One investor commentary ran with a headline "Best Buy's Worst Idea Yet," and another read "Best Buy's Chance of Survival Just Got Worse."

In fact, it is hard to see how selling a private-label tablet has much to do with whether Best Buy succeeds over the next decade. What the criticism confirms in spades is that Best Buy has become a Wall Street punching bag.

How bad is it? "Most people don't think they're going to be in business in five years," said analyst David Strasser, of the investment firm Janney Montgomery Scott.

According to Thomson Reuters, there are 22 investment opinions on Best Buy's stock. There is one sell rating, one underperform rating, and 19 hold ratings, which you could read as shorthand for "stay away from the stock." The only buy rating is Strasser's, and while he brought down his earnings estimates he stuck to the buy rating after this week's announcement.

Best Buy's challenges are by now pretty well understood. It faces a tough competitor in Amazon.com, whose customers use Best Buy stores as showrooms before clicking and buying. Getting more aggressive on price to match online competition, as Best Buy has said it will do, may keep market share but at the expense of operating margin. Its own online business is underdeveloped, it probably has too much real estate, key suppliers sell direct to consumers, and so on.

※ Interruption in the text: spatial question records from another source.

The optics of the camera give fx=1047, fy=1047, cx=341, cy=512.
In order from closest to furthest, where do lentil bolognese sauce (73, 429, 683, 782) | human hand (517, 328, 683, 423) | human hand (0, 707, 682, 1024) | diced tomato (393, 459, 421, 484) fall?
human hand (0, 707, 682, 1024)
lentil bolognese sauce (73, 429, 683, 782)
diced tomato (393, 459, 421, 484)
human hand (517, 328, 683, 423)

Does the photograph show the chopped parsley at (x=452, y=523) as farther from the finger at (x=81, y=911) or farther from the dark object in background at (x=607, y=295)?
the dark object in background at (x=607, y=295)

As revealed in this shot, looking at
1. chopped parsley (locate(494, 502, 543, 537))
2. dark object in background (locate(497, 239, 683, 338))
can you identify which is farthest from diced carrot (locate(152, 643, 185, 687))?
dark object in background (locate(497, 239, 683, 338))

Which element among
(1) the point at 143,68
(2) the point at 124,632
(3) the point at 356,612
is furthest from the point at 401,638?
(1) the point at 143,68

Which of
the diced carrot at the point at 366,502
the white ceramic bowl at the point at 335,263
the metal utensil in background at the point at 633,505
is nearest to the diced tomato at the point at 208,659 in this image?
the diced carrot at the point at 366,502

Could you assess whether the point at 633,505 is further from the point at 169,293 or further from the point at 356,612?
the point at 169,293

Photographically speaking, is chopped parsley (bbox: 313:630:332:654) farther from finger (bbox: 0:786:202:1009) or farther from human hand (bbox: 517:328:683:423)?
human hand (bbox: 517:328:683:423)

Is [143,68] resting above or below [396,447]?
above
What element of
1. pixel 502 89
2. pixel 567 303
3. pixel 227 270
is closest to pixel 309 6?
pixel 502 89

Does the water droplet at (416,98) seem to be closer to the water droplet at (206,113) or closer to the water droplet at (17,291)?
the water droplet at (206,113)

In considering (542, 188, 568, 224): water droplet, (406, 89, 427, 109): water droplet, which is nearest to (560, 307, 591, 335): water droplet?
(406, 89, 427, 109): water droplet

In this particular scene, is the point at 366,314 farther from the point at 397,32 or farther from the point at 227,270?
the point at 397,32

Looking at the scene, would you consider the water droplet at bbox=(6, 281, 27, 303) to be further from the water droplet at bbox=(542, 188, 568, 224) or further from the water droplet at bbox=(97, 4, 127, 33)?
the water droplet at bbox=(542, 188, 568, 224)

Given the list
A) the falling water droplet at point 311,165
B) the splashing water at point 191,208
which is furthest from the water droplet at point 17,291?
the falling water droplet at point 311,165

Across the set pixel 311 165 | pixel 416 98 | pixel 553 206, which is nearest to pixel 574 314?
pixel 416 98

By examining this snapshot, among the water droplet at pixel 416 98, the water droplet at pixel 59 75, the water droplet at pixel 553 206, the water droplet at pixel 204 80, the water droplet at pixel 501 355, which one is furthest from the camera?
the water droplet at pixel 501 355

But there is another case to be made as well, and if not exactly bullish at least it is something other than apocalyptic. Here are some things to consider, gleaned from analyst reports.

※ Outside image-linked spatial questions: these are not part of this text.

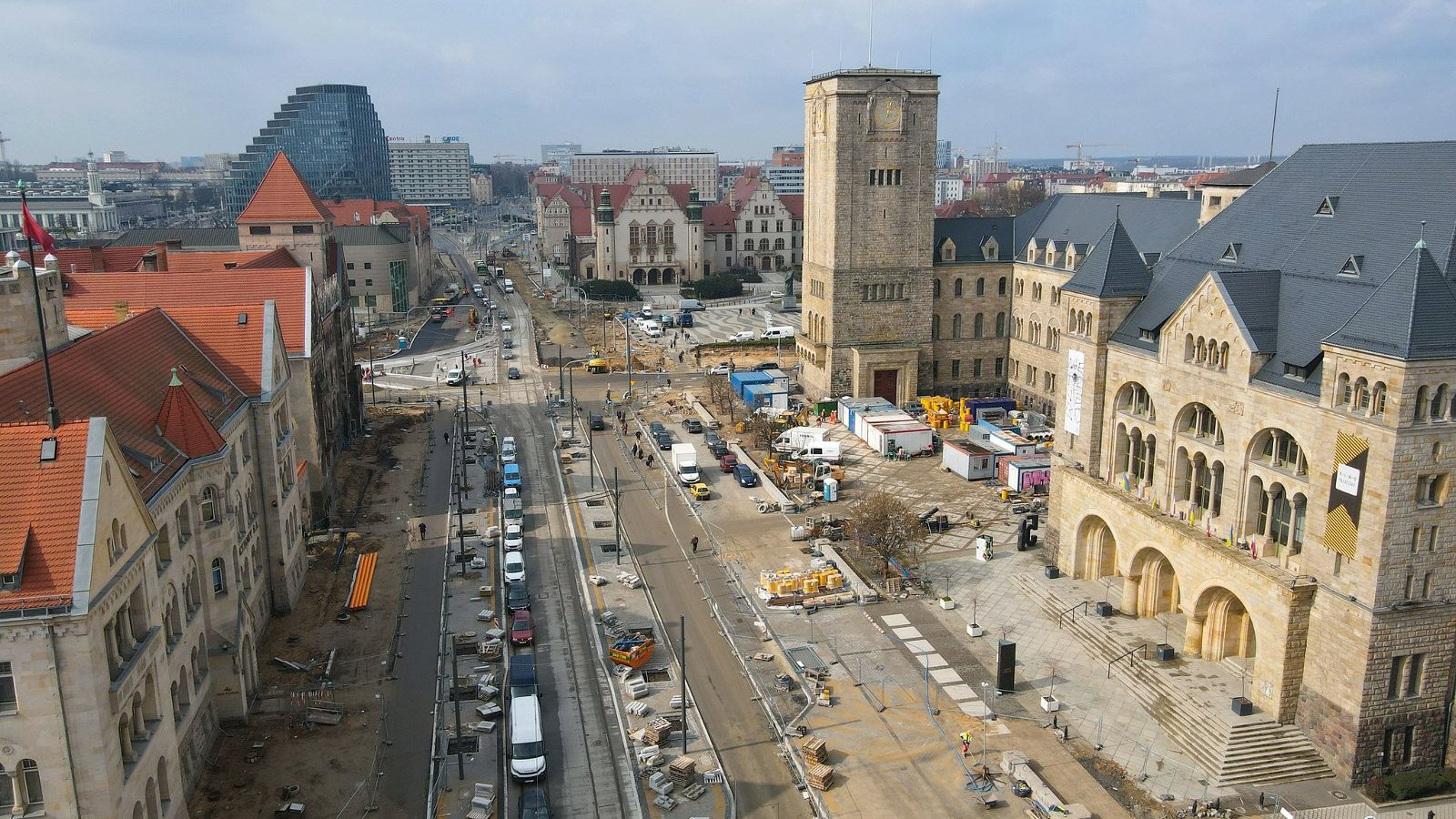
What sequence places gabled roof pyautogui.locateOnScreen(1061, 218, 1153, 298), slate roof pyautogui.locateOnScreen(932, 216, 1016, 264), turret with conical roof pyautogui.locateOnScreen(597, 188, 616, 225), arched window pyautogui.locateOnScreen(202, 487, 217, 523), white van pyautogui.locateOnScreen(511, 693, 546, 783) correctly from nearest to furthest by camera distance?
white van pyautogui.locateOnScreen(511, 693, 546, 783)
arched window pyautogui.locateOnScreen(202, 487, 217, 523)
gabled roof pyautogui.locateOnScreen(1061, 218, 1153, 298)
slate roof pyautogui.locateOnScreen(932, 216, 1016, 264)
turret with conical roof pyautogui.locateOnScreen(597, 188, 616, 225)

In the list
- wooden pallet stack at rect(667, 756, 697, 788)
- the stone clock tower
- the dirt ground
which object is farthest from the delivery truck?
wooden pallet stack at rect(667, 756, 697, 788)

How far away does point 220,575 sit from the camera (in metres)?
45.7

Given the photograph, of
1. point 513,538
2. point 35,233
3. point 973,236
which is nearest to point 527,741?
point 513,538

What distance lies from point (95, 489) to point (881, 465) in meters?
60.5

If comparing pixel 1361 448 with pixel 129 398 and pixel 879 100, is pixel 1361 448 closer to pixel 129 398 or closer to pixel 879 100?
pixel 129 398

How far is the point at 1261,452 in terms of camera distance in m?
46.3

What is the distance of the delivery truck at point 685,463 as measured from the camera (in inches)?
3073

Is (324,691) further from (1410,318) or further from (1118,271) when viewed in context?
(1410,318)

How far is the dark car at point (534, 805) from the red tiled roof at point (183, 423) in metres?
20.4

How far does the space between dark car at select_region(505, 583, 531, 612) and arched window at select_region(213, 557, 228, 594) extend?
15026mm

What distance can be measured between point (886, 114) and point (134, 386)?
66.0 m

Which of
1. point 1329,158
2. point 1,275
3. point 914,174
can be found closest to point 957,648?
point 1329,158

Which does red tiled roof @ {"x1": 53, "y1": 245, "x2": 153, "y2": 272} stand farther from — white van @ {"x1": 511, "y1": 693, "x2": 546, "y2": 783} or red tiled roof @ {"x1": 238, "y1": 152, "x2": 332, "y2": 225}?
white van @ {"x1": 511, "y1": 693, "x2": 546, "y2": 783}

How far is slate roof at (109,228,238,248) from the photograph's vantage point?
11938cm
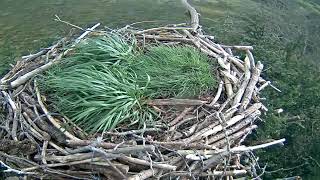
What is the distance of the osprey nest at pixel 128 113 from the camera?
373 centimetres

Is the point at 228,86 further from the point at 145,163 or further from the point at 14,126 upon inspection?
the point at 14,126

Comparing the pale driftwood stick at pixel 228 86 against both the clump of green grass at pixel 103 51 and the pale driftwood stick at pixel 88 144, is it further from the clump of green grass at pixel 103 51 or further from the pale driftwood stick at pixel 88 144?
the pale driftwood stick at pixel 88 144

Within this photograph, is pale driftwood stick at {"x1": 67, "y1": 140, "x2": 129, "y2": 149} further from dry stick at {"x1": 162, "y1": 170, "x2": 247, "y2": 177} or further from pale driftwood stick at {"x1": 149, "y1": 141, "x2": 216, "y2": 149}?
dry stick at {"x1": 162, "y1": 170, "x2": 247, "y2": 177}

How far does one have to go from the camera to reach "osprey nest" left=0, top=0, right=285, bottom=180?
12.2 ft

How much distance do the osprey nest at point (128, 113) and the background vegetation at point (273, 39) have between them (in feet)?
1.92

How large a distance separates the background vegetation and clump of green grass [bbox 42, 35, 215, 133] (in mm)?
924

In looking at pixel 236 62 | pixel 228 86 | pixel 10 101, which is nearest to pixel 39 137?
pixel 10 101

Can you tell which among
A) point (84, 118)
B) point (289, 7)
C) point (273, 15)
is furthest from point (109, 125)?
point (289, 7)

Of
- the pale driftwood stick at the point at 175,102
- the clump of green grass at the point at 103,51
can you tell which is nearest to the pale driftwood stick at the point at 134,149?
the pale driftwood stick at the point at 175,102

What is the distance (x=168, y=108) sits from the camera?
4285mm

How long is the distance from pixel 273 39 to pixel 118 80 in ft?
9.96

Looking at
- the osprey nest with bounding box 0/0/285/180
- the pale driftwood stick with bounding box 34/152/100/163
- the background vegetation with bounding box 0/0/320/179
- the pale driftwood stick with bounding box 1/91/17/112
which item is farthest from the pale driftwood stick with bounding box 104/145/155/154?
the background vegetation with bounding box 0/0/320/179

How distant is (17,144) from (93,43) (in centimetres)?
128

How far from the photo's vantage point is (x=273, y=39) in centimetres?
671
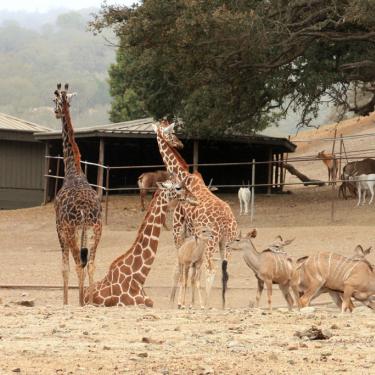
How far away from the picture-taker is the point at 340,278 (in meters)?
14.5

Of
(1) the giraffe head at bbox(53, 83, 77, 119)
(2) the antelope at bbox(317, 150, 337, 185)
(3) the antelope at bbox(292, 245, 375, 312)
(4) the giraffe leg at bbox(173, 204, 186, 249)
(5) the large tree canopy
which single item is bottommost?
(3) the antelope at bbox(292, 245, 375, 312)

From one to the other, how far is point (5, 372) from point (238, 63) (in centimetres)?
2171

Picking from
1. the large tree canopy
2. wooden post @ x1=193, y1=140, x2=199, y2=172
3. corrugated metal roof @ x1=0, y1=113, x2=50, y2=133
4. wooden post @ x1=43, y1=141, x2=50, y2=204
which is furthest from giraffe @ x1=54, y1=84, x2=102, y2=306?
corrugated metal roof @ x1=0, y1=113, x2=50, y2=133

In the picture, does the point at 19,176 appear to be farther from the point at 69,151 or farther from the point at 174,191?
the point at 174,191

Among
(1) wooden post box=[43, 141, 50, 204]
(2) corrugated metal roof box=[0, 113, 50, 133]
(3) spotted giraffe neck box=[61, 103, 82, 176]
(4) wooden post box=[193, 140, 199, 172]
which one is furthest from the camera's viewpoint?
(2) corrugated metal roof box=[0, 113, 50, 133]

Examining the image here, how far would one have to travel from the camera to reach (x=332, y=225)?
2766 cm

This holiday season Windows 8 and the new Wii U game console may bring more shoppers back to categories that have been under pressure. In mobile devices, Best Buy may continue to take market share. Best Buy should be able to internally generate all the capital it needs to implement a new strategic plan.

New CEO Hubert Joly is moving fast to put his team in the right roles, another step coming this week as a layer of executive management in the U.S. operation was removed. He is ready to present his team's assessment of the business and areas of focus in New York on Thursday, and his first day at work was just Sept. 4.

And, analyst Colin McGranahan of Sanford C. Bernstein & Co. said, Joly "comes across as a pretty darn credible guy."

"Whether he can fix the business is a wide-open question," McGranahan said. "But he is going to come out and talk to [investors], and people are going to say, 'Hey, this guy is actually pretty impressive.'"

Then there is the possibility that founder Dick Schulze may yet succeed in a quest to take Best Buy private.

As for criticism of Best Buy's decision to sell a private-label tablet, Strasser sounded genuinely puzzled. "Why would they not do that?" Strasser said. "They have done that in other categories pretty successfully."

The Insignia brand that will go on the tablet is one that Best Buy uses for its TVs, one of several Best Buy brands that include Dynex and Rocketfish. Insignia is a top 10 brand for Best Buy, according to the company.

Best Buy plans to begin selling the Insignia Flex the second week of November, and it's really no bet at all. Best Buy has ordered 25,000 units. Not sure what might be considered material at a company the size of Best Buy, but it's pretty clear that stocking 25,000 units of nearly any small consumer product is not.

Best Buy spokesman Jeff Haydock said it is "totally inaccurate" to suggest Best Buy seeks to compete aggressively with Apple or Samsung, and that its tablet will help fill out the offerings in a booming category important to Best Buy.

The Insignia Flex is a 9.7-inch screen tablet that will be priced around $250, so clearly at the value end of the range for larger tablets.

Putting the 25,000 units of inventory into some context, "the reality is we're going to sell millions of tablets this year," Haydock said.

The recent little post and photo of the Flex on the Facebook page for Insignia showed that so far 85 people have, in the style of Facebook, liked it.

Given the unremittingly negative talk about Best Buy of late, let's call those 85 votes in favor a very hopeful sign.